CHARLESTON, W.Va. (AP) — West Virginia Gov. Jim Justice announced Wednesday that an estimated 168 coronavirus deaths went unreported, throwing into question the data that officials used to justify lifting pandemic restrictions.
Justice said officials discovered that 70 facilities — mostly hospitals and nursing homes — did not report the deaths to the state’s health department. The Republican governor on Monday had heralded a sharp drop in COVID-19 deaths since the beginning of the year, metrics health officials cited to support the governor easing restrictions on businesses.
“This is absolutely not acceptable,” Justice said. “I’m really sorry.”
Dr. Ayne Amjad, the state’s health officer, said officials are waiting to find out if there are more unreported deaths. She blamed it on facilities not filling out death reports online to the state’s health department in a timely matter.
“We are trying to find a way to hold people more accountable and their feet to the fire, because we want numbers faster,” she said. “We do not want to have numbers like these again.”
The health department’s public data currently shows 2,330 total deaths — which does not include the 168. Coronavirus cases and hospitalizations declined over the past two months, according to current state data, which led Justice to lift capacity restrictions on businesses and allow larger social gatherings last week.
Amjad said the state has a list of all the facilities that had not reported deaths, which Justice said should be made public.
Justice revealed the news at his regularly scheduled coronavirus briefing by calling it “very disturbing.” He begins each virtual news conference by reading the ages, gender and home counties of those who have newly died from COVID-19. He said he would honor the 168 dead Friday.
The governor said he found out about the deaths about an hour before starting his briefing.
It’s the second such discovery of dozens of unreported deaths during the pandemic in West Virginia.
In November, the Department of Health and Human Resources’ vital registration office flagged more than two dozen deaths that happened weeks or months before and had not been reported as coronavirus-related, Amjad said. COVID-19 deaths are supposed to be filled out on a separate form and reported to the state immediately. Most of those deaths that were flagged occurred in hospitals and nursing homes, Amjad said.
“If that death report is not filled out, we don’t know about it,” Amjad said. “As you can imagine, it was a shock to us as well that those were not in our system.”
Last June, Justice demanded the resignation of Dr. Cathy Slemp, the previous state health officer, after he complained about discrepancies in the number of active virus cases and accused Slemp of not doing her job. He refused to elaborate.

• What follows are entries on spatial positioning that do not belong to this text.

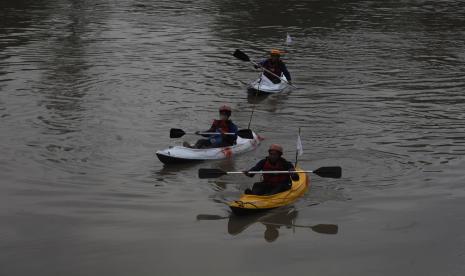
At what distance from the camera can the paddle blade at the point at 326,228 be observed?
12.3 metres

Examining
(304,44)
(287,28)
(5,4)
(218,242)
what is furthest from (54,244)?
(5,4)

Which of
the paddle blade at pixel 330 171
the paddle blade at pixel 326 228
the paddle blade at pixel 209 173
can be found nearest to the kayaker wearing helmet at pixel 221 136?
the paddle blade at pixel 209 173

Slemp said decades-old computer systems and cuts to staff over a period of years had made her challenging job even harder during the once-in-a-century pandemic. Slemp defended how the data was handled and she detailed how money dwindled over the years. That meant fewer staff, and they were hobbled by outdated technology that slowed their everyday work and their focus on the coronavirus.
Among the challenges: a computer network so slow that people would sometimes lose their work when it timed out; the public’s demand for real-time data; and a struggle to feed information into systems designed when faxes were considered high-speed communication.
State data show that 19.4% of West Virginia’s 1.78 million residents are partially vaccinated against the coronavirus. About 12.2% are fully vaccinated.